Referring to Fig. 1, three signal equations can be written based on the geometry of the magnetizations. Eq. [1] stipulates that the magnitudes of the magnetization at time-points A and B are the same. Since RF pulses do not change the magnitude of the magnetization, the magnitude of the magnetization should also be same at time-point C.

$$M_{xy}^2 \frac{1-E_2^2}{1-E_1^2} + \left(M_z - \frac{E_1}{1+E_1}M_0\right)^2 = \frac{M_0^2}{(1+E_1)^2} \hspace{13mm} [1]$$

Eq. [2] relates to the initial phase β₁ of the transverse magnetization immediately after the RF pulse. Since the RF pulse is applied along the X-axis, the magnitude of M_x at time-points A and B are the same:

$$\tan(\beta_1) = \frac{E_2\sin\beta}{1+E_2\cos\beta} \hspace{66mm} [2]$$

Eq. [3] establishes the relationship between the RF flip angle and the signals at time-points A and B. Using geometry and recognizing that RF pulses are applied along the X-axis, the |ΔMz| over |ΔM_y| ratio should be the tangent of half the RF flip angle:

$$\tan(\frac{\theta}{2}) = \frac{(M_0-M_z)(1-E_1)} {M_{xy}(\cos\beta_1-E_2\cos(\beta-\beta_1))} \hspace{33mm} [3]$$

Eqs. [1-3] can be used to solve for the bSSFP signals and the results are presented as follows:

\begin{eqnarray}M_x &=& M_0 (1-E_1)\frac{-E_2\sin\theta\sin\beta}{d} \hspace{40mm}&[4]&\\M_y &=& M_0 (1-E_1)\frac{\sin\theta(1+E_2\cos\beta)}{d} &[5]&\\M_z &=& M_0 (1-E_1)\frac{[E_2(E_2+\cos\beta)+(1+E_2\cos\beta)\cos\theta]}{d}&[6]&\end{eqnarray}

where

$$d = (1-E_1\cos\theta)(1+E_2\cos\beta)-E_2(E_1-\cos\theta)(E_2+\cos\beta)\hspace{10mm}[7]$$

The above solutions are identical to those given in Ref. [3], except for a change from β to β + π. The difference can be attributed to the fact that we assumed that RF pulses in alternating phases, whereas Ref. [3] assumed non-alternating RF pulses.

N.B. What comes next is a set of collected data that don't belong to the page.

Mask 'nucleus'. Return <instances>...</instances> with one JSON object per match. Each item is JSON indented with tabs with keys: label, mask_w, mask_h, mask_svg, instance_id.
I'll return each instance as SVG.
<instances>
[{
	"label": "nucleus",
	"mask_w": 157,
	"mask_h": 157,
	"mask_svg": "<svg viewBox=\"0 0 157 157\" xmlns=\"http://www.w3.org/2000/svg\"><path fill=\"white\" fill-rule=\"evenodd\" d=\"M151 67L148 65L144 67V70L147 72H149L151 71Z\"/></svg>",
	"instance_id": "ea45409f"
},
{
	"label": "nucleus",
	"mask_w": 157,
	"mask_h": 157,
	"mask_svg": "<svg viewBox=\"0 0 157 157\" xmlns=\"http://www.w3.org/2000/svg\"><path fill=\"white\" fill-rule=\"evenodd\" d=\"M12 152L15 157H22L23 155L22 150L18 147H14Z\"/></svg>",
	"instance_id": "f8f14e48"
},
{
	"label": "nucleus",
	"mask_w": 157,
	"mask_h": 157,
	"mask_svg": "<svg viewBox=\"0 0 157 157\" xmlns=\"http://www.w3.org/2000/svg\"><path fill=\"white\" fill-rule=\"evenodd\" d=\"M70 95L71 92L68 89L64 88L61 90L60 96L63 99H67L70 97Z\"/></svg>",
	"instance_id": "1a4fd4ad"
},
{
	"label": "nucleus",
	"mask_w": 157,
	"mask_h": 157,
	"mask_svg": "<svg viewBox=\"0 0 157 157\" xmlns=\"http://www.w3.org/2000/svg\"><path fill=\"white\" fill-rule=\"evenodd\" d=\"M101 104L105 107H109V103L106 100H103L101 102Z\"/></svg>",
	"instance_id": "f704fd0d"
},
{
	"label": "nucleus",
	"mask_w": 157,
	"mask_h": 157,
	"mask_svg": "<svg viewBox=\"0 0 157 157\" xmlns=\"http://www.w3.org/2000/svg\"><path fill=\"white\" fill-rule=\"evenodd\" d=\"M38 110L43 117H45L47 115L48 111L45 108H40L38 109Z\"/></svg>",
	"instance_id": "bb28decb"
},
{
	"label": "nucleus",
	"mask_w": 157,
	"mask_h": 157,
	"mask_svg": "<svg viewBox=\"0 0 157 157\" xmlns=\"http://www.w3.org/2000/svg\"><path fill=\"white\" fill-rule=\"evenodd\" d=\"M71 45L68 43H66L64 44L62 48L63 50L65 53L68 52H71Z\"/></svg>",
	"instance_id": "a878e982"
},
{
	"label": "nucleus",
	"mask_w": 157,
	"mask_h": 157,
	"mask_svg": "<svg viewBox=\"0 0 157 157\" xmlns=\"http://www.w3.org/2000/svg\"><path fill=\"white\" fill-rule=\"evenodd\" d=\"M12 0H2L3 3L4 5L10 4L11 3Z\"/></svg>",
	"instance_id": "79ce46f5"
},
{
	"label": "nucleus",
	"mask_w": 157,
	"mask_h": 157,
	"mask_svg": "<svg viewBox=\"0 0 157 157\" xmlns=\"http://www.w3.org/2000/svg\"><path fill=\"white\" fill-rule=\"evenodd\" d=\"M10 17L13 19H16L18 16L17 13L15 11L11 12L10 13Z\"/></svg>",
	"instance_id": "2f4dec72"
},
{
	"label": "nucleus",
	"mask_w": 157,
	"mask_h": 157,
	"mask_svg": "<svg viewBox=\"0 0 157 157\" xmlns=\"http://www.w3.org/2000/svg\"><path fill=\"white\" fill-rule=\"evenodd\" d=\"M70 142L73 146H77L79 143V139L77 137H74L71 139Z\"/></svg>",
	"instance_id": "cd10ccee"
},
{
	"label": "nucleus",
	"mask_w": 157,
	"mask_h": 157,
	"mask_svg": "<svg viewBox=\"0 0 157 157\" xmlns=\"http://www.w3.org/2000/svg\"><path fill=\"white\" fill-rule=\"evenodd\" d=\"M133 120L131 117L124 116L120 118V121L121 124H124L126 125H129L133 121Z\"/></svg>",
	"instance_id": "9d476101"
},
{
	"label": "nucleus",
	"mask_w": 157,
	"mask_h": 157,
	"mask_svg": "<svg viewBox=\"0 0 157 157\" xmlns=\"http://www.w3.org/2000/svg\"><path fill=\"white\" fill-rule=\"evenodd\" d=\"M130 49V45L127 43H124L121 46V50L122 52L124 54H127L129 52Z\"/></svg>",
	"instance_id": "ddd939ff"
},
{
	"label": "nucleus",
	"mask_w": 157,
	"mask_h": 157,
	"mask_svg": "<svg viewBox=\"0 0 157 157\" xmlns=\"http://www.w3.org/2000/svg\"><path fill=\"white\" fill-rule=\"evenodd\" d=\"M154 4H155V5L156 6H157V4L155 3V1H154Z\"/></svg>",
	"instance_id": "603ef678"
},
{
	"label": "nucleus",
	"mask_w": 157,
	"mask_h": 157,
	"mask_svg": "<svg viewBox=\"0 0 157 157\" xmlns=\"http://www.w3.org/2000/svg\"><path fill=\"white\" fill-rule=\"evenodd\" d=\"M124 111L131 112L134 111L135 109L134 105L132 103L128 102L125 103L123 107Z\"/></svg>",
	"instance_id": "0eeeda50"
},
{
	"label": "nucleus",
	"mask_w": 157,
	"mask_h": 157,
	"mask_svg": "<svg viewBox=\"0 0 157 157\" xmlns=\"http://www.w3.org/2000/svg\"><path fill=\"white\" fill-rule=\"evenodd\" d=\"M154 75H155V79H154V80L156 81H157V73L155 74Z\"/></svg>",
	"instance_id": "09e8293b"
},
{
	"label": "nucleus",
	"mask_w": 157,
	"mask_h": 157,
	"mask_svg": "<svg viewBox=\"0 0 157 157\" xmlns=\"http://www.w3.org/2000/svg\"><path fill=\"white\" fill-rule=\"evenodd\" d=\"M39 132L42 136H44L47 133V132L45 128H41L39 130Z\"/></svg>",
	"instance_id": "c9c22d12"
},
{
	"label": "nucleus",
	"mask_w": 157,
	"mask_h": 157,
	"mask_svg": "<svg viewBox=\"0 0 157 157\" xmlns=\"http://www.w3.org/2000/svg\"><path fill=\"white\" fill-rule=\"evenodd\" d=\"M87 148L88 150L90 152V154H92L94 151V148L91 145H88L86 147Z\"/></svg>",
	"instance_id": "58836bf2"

The solutions given in Eqs. [4-7] are helpful in understanding different aspects of the bSSFP signals. It is well-known that the bSSFP signals display the spin-echo behavior at TE=TR/2 over a wide range of the precession angles⁴. Using the solutions above and Fig. 1, such behavior can be quantified using the difference between: a) the actual echo time relative to TR, as defined by β₁/β, and b) 0.5, which is the echo time at half TR. The complete result is presented in Fig. 2 as a function of E₂ and precession angles, where the negative contours indicate that the actual echo occurs before TR/2, and the positive contours indicate that the actual echo occurs after TR/2. Clearly, spins are always perfectly refocused at TR/2, if E₂ is 1 and regardless of β. However, as E₂ becomes less than one due to T₂-relaxation, spins will refocus either earlier or later than the TR/2 time point. The deviation is more pronounced for spins with a precession angle of approximately ±π, as compared to 0 or 2π.

The exact bSSFP solution including the T₁ and T₂ relaxation effects is derived based on the geometry of the magnetizations. The results are consistent with those based on matrix calculations. The geometric solutions are helpful in understanding different aspects of the bSSFP signal behavior.